Begin Records shown

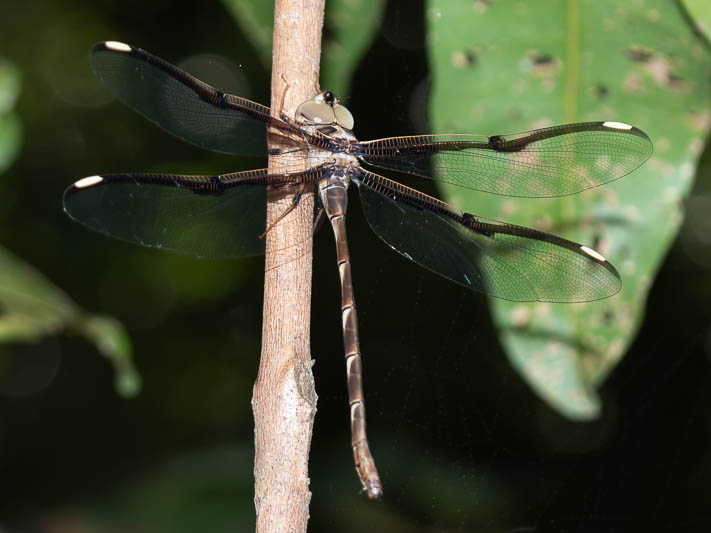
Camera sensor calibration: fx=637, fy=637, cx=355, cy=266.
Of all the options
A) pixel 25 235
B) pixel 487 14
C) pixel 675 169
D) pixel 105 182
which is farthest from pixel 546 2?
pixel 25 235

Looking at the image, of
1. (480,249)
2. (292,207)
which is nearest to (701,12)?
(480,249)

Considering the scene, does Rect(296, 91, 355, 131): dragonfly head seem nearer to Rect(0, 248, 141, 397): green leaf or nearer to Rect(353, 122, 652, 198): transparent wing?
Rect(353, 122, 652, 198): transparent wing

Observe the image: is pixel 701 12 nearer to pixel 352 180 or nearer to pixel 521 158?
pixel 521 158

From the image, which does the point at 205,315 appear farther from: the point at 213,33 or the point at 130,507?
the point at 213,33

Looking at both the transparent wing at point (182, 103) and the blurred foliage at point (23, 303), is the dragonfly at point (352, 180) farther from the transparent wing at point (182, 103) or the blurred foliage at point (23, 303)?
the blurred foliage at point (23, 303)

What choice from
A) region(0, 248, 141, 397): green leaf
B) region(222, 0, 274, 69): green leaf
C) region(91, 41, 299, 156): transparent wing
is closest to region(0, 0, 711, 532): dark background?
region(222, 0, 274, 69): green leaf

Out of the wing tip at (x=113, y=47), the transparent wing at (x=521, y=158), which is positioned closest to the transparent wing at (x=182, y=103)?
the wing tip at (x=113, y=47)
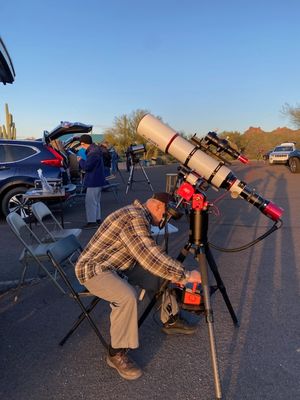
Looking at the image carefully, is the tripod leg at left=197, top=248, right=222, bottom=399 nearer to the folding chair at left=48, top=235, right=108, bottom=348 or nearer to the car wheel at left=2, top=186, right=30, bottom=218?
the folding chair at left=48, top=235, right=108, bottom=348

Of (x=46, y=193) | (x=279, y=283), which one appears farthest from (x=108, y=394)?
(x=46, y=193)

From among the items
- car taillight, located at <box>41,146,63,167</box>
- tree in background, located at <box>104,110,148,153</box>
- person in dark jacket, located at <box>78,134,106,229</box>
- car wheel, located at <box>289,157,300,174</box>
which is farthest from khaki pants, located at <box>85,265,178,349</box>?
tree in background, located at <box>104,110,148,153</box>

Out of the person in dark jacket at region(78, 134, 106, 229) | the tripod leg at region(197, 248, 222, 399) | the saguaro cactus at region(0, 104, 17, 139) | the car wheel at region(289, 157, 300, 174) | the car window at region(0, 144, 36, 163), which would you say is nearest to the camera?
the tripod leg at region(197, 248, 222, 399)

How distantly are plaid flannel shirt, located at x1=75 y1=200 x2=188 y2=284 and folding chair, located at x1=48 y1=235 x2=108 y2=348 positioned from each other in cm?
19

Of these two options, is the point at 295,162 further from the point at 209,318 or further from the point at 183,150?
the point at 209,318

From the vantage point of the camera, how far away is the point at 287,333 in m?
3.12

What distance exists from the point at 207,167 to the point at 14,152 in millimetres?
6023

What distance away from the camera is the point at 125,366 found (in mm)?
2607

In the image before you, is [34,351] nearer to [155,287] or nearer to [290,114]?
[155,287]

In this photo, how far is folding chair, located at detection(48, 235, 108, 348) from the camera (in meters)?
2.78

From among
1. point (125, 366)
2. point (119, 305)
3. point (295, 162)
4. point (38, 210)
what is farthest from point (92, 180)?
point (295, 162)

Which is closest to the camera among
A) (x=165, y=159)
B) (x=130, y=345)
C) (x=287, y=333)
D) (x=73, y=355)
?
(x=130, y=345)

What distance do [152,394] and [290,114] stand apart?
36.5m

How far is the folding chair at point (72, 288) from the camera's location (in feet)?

End Records shown
Begin Records shown

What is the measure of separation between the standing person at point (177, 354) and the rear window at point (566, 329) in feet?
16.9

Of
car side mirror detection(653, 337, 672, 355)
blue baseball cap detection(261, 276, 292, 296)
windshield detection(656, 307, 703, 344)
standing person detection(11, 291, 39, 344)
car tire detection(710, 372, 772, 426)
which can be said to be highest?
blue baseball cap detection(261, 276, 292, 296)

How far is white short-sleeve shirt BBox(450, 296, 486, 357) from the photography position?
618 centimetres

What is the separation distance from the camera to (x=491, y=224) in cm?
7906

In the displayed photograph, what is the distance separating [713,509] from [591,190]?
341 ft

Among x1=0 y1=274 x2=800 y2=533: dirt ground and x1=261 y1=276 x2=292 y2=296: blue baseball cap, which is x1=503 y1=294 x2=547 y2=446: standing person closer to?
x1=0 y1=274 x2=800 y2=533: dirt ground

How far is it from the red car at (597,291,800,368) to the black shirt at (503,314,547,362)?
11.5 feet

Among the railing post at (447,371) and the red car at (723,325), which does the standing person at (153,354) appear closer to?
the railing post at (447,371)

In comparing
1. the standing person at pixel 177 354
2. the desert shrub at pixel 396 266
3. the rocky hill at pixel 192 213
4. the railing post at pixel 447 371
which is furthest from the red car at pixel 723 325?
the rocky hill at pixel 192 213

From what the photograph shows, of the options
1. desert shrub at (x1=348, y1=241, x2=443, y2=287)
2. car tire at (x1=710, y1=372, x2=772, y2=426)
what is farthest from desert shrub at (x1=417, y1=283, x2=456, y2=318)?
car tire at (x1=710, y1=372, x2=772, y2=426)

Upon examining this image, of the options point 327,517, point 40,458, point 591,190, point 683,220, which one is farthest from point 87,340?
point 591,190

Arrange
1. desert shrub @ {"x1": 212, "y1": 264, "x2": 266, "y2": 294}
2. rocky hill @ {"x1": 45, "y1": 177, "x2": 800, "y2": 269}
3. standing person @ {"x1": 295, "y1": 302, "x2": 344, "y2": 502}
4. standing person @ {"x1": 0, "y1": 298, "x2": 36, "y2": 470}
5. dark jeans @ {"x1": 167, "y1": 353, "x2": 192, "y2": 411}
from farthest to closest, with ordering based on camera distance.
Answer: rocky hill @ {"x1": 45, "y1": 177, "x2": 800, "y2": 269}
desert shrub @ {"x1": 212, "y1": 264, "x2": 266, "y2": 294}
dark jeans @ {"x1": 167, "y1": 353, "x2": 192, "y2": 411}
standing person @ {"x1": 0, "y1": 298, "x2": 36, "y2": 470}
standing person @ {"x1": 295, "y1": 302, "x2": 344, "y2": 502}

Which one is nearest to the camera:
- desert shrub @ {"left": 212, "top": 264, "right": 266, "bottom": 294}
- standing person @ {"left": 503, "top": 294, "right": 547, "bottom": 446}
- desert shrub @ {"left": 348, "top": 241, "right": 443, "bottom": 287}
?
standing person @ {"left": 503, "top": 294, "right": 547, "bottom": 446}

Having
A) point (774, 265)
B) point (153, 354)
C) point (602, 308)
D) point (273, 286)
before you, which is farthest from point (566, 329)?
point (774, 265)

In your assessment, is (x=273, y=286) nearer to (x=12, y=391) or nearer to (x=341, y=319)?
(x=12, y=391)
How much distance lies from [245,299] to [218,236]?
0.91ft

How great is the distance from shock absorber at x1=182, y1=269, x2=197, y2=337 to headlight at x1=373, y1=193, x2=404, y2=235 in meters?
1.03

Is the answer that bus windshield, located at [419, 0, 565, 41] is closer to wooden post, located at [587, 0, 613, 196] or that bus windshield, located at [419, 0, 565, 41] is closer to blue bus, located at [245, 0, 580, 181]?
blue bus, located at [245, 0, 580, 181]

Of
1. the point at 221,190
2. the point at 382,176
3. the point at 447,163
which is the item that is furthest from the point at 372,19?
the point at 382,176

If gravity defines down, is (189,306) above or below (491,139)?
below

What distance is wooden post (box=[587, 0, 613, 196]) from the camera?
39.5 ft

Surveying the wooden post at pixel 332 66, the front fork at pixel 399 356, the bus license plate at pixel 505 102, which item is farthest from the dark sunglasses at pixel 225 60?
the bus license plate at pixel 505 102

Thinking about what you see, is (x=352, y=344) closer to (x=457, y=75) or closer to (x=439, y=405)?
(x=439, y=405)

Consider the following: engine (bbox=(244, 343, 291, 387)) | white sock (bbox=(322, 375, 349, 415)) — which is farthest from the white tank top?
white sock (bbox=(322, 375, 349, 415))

End Records shown
Begin Records shown

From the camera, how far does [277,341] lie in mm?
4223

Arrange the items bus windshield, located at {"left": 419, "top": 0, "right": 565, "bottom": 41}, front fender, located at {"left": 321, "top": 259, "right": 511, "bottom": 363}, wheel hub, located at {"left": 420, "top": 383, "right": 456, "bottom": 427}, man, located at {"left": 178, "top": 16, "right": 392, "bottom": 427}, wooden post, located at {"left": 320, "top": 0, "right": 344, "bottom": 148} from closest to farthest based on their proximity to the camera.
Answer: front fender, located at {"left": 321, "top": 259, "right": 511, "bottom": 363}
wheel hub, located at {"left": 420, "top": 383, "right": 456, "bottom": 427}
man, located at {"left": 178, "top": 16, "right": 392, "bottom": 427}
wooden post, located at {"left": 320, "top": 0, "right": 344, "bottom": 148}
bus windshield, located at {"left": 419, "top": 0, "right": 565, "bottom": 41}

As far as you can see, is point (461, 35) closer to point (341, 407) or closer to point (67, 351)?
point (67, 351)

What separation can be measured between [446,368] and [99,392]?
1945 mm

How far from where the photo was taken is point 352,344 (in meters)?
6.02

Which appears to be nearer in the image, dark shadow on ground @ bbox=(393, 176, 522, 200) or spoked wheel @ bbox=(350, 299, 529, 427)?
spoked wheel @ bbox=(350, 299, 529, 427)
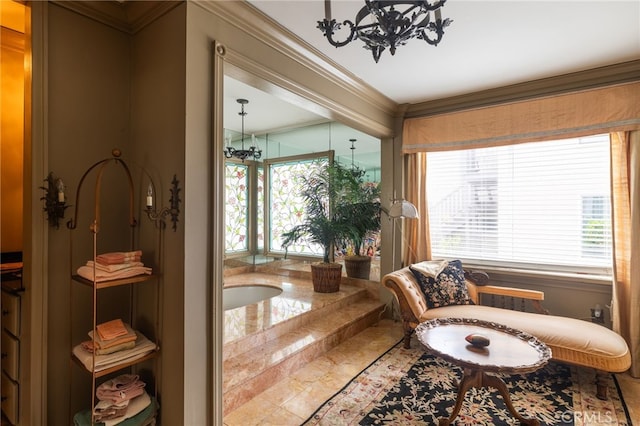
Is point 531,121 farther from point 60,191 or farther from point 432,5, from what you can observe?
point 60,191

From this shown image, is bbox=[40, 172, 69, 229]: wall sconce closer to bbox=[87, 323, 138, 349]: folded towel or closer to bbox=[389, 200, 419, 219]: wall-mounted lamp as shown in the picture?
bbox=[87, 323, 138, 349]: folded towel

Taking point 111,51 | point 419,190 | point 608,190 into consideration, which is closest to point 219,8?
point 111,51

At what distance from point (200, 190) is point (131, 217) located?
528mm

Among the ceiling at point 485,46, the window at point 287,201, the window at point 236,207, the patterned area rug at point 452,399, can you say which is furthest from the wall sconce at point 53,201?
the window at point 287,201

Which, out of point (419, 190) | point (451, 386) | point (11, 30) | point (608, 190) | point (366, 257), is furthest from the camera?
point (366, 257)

End Records shown

## Instruction
Please locate every line in the listing above that contains the word "positioned", and copy each of those lines.

## Answer below
Out of the wing tip at (x=113, y=47), the transparent wing at (x=521, y=158), which is positioned closest to the transparent wing at (x=182, y=103)?
How distantly are plaid flannel shirt, located at x1=75 y1=200 x2=188 y2=284 and folding chair, located at x1=48 y1=235 x2=108 y2=348 positioned from each other in cm?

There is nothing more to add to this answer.